Chinese wearing queues

Chinese circus performers soon after the Manchu conquest, wearing queues. (Drawing by Johan Nieuhof, 1655–57)

The queue hairstyle (or pigtail) was a mandatory hairstyle worn by all Chinese men from the 1600s to the early 1900s. The queue was a hairstyle in which the front and sides of the head were shaved, and the rest was plaited into a braid.

The queue hairstyle was not merely an imposition but also became an integrated aspect of Chinese society and culture during the Qing Dynasty. It carried various meanings, symbolizing unity, conformity, and the complex dynamics between different ethnic groups and the ruling class.
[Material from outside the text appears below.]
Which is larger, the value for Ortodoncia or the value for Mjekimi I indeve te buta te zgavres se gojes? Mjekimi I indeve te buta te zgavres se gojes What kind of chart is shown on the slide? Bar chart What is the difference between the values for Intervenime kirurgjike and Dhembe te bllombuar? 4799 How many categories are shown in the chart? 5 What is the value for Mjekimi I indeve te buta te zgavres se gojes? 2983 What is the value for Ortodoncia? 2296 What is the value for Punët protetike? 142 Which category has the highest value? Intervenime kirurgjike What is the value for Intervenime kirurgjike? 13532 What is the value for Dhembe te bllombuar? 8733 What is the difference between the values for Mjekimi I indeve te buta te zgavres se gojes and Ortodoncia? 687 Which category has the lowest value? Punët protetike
The queue was initially developed by the Manchu warriors as part of their military outfit to keep their hair out of their faces and safely away from being pulled in close combat.

When the Manchus conquered China, they introduced this originally Manchu military hairstyle as mandatory for all ethnic groups in China, including themselves.

The initial purpose was assimilation; to facilitate the unification of the many diverse Chinese ethnic groups under a single imperial administration, promoting a degree of cultural exchange and integration, despite the persistence of distinct ethnic identities and traditions.

China has always been a diverse nation with a multitude of ethnic groups. When the Manchu people established the Qing Dynasty and expanded their rule over China, they governed a vast territory. The exact number of ethnic groups during the early Qing Dynasty might not be precisely documented as it is today, but there were certainly many.

Today, China officially recognizes 56 ethnic groups, including the Han, who are by far still the largest, plus another 55 ethnic minorities, including the Manchu, Mongol, Hui, Tibetan, Uighur, and Zhuang, among others.

As the dynasty progressed, the queue began to be seen less as a symbol of unity and more as a symbol of Manchu dominance and Han Chinese subjugation

At the end of the Qing Dynasty, there was increasing resistance against the queue among the Han population. The Manchus, despite changes and challenges, generally continued to maintain the queue as a part of their own cultural identity, not sensing it as subjugation but rather as a sign of unity and belonging, as had been the intention in the beginning.